Easing the Pain

1 decade 2 years 5 months ago Monday, August 20 2007 Aug 20, 2007 Monday, August 20, 2007 5:11:45 PM CDT August 20, 2007 in News
Source: (Copyright 2007 The Associated Press All Rights Reserved.)

According to the Associated Press, usage of the five most prevalent painkillers has almost doubled in the past eight years. Those painkillers are morphine, codeine, oxycodone, meperidine, and hydrocodone. Bob Kilgore has been in the pharmacy business for years, but lately he has been filling more pain killer prescriptions.

"You know over the past 10 years, and I have been a pharmacist for quite a while, I am seeing more pain pills being prescribed," Kilgore said.

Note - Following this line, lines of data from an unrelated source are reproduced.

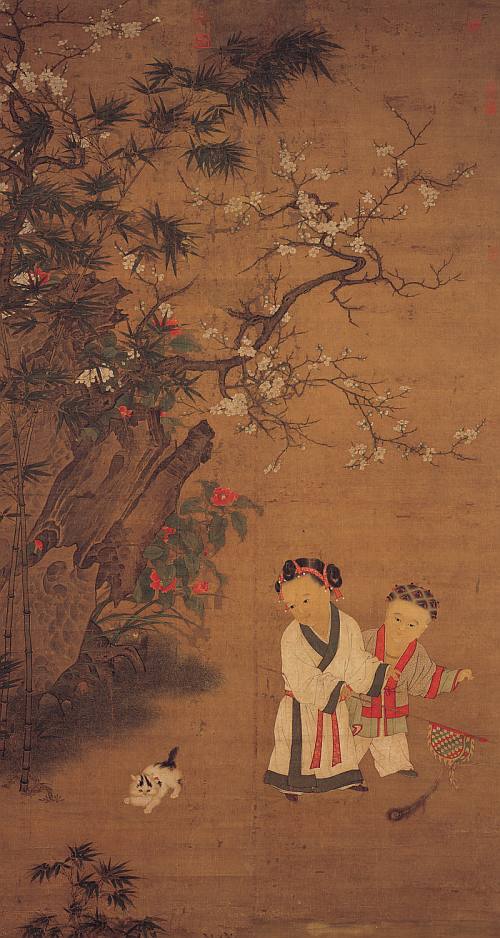 蘇漢臣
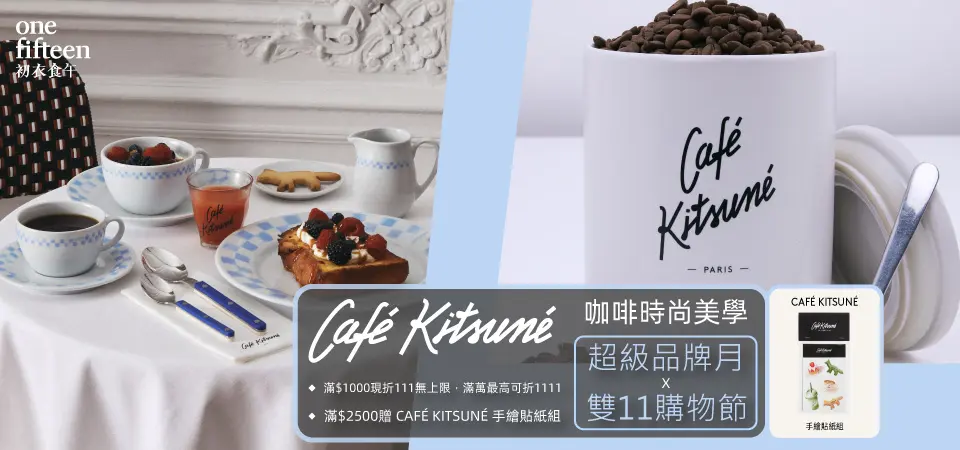 初衣食午_CK咖啡 雙11滿千折$111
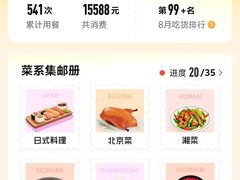 -中粮·祥云小镇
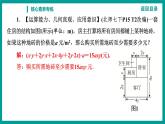 第14章 整式的乘法与因式分解 人教版八年级上册 核心素养专练课件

An Associated Press analysis shows the percentage of people using at least one of five major painkillers increased 90 percent between 1997 and 2005. And Missouri leads the nation in the use of the drug oxycodone, up 1,100% over the same period. However, oxycodone is not the only drug Missouri is selling at a high rate. The AP reports, communities around Kansas City sell codeine at some of the highest rates in the country, along with Nashville and Long Island, New York.  

The AP analyzed the FDA's data and reports a great deal of codeine users reside in suburban neighborhoods throughout the U.S. And in 2005 retail sold no less than 200,000 pounds of the drugs.

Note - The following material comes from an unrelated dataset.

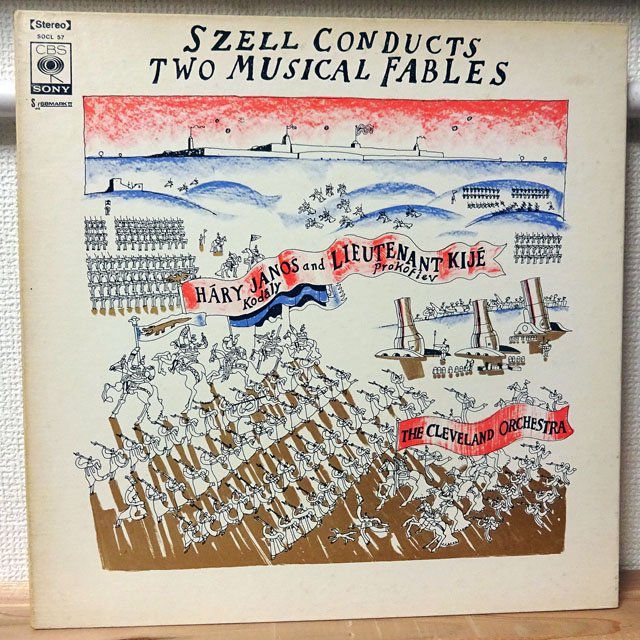 GEORGE SZELL, THE CLEVELAND ORCHESTRA / SZELL CONDUCTS TWO MUSICAL FABLES  (国内盤LP／廃盤) [USED] - LOS APSON? Online Shop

"I think there is also a trend unfortunately in the United States that some of these drugs are being used and prescribed inappropriately for patients that don't really need them and they are ending up on the street," Kilgore said.

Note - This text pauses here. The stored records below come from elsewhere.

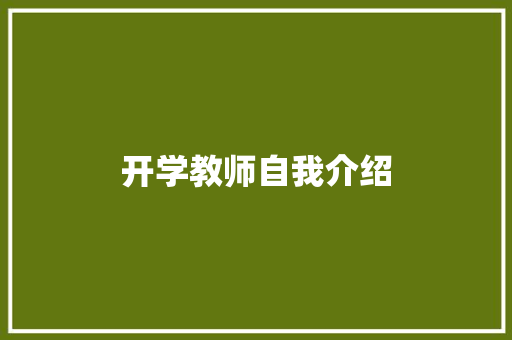 开学教师自我介绍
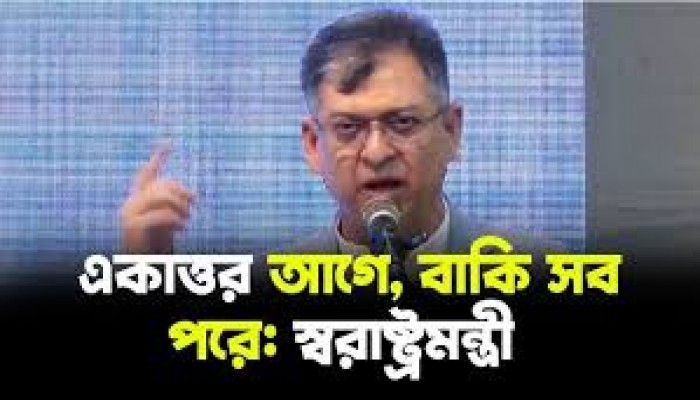 সবার আগে ৭১, এর পরে সবকিছু : স্বরাষ্ট্রমন্ত্রী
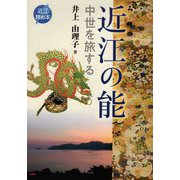 近江の能―中世を旅する(近江旅の本) [全集叢書]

This spike in usage could be a dangerous sign pointing towards more addiction to pain killers. However, officials do not think that is the main issue.

"I think one of the reasons its gone up is a lot of the people in the baby boomer generation, medicine has been more available to them. They are a part of the if its wrong then lets fix it, and they expect problems with their body to be fixed, rather than just live with them as people in the past have," Family Health Official Kay Strom said.

An aging and less pain tolerant population are big factors in this increase. And officials still are not sure why Missouri ranks so high in oxycodone usage. Officials are confident they will be able to screen out those who only want the drugs for recreation and be able to help those truly in pain.